=== Extrait ===

3. Marie, notre soeur et notre mère
La première phrase du « Je Vous Salue Marie » est tirée du premier chapitre de l’Évangile selon saint Luc. Eh bien, la deuxième phrase, elle aussi, vient tout droit de l’Evangile de Luc :
« Marie entra dans la maison de Zacharie et salua Élisabeth. Or, quand Élisabeth entendit la salutation de Marie, l’enfant tressaillit en elle. Alors, Élisabeth fut remplie d’Esprit Saint et s’écria d’une voix forte : ‘‘Tu es bénie entre les femmes, et le fruit de tes entrailles est béni.’’ » (Luc 1, 40-42)
Après la salutation des anges, la salutation des hommes
Dans la scène de l’Annonciation, c’est Marie qui était saluée. Et elle était saluée par un ange. Maintenant, la situation s’inverse. C’est Marie qui salue, et elle salue une sœur en humanité : sa cousine Elisabeth.
Et c’est la réponse d’Elisabeth à la salutation de Marie qui va constituer la deuxième phrase du « Je Vous Salue Marie ». Là aussi, les mots ont du poids, car ce sont des mots inspirés. L’ange apportait un message venu de Dieu. Elisabeth, à présent, dit à Marie une parole qui vient également de Dieu. En effet, Elisabeth prophétise. Comme les prophètes de l’Ancien Testament, elle parle ici sous la motion de l’Esprit Saint. Marie est « remplie de grâce » ; et cette grâce déborde maintenant sur Elisabeth, qui est à son tour « remplie d’Esprit Saint ». La grâce, comme la joie du salut, est communicative. Ceux qui récitent avec cœur le JVSM en savent quelque chose !
En somme, la première phrase du « Je Vous Salue Marie » est une parole divine portée par un ange. La deuxième est une parole divine portée par un être humain. Les deux phrases viennent de Dieu, mais Dieu passe par les deux plus belles créatures de sa Création pour les transmettre : il passe par les anges, qui peuplent ce que le Credo appelle « le monde invisible », et il passe par les hommes, qui sont la couronne du monde visible.
Le « Je Vous Salue Marie » nous offre donc une formidable synthèse : parce qu’elle est la Mère de Dieu, Marie est saluée par le monde des anges, représenté par Gabriel, et elle est saluée par le monde des hommes, représenté par Elisabeth et le petit Jean-Baptiste qui tressaille dans le sein de sa mère. Deux mondes qui communient maintenant dans une même joie parce que Dieu nous fait grâce.

=== Données extraites ===

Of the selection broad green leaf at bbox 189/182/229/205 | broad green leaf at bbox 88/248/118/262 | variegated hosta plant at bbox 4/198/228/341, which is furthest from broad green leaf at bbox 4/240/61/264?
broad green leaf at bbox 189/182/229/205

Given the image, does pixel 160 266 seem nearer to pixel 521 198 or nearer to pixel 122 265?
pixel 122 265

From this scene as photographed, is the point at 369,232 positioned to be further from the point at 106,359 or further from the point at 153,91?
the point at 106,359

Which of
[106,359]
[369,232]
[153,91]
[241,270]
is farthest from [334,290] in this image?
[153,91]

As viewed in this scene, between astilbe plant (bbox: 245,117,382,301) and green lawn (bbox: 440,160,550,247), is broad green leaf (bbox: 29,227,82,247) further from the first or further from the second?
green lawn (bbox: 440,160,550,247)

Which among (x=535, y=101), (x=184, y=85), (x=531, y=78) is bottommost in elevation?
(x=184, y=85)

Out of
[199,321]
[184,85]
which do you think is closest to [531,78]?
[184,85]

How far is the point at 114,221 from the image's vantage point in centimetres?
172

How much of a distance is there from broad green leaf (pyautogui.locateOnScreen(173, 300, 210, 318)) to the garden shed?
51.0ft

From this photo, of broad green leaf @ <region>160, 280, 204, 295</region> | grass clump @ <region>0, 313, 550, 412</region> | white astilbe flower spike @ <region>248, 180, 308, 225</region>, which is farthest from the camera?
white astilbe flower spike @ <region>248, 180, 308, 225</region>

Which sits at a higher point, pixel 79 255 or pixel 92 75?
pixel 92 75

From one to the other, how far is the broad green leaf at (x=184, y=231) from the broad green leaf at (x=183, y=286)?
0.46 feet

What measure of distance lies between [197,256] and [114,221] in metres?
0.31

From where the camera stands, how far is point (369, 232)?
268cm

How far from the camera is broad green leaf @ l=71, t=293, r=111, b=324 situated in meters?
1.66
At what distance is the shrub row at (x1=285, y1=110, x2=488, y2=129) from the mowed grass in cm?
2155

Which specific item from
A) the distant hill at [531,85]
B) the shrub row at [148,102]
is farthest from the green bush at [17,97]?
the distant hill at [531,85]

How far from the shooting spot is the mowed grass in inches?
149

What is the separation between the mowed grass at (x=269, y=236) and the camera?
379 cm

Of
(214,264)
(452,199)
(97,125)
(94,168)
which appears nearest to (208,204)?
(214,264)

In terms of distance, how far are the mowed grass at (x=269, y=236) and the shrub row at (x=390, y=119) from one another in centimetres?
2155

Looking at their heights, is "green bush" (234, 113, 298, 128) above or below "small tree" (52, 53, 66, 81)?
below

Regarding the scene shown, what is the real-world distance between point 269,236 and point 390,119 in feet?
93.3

===

*Tâches et exercices*:
1. Traduisez en anglais cette phrase de l'extrait : « La grâce, comme la joie du salut, est communicative. »
2. Transcrivez tout le passage de l'extrait, depuis « 3. Marie, notre » jusqu'à « (Luc 1, 40-42) » inclus.
Le matériel n'a aucun rapport avec l'extrait.

*Réponses par tâche*:
1. Grace, like the joy of salvation, is infectious.

2.
3. Marie, notre soeur et notre mère
La première phrase du « Je Vous Salue Marie » est tirée du premier chapitre de l’Évangile selon saint Luc. Eh bien, la deuxième phrase, elle aussi, vient tout droit de l’Evangile de Luc :
« Marie entra dans la maison de Zacharie et salua Élisabeth. Or, quand Élisabeth entendit la salutation de Marie, l’enfant tressaillit en elle. Alors, Élisabeth fut remplie d’Esprit Saint et s’écria d’une voix forte : ‘‘Tu es bénie entre les femmes, et le fruit de tes entrailles est béni.’’ » (Luc 1, 40-42)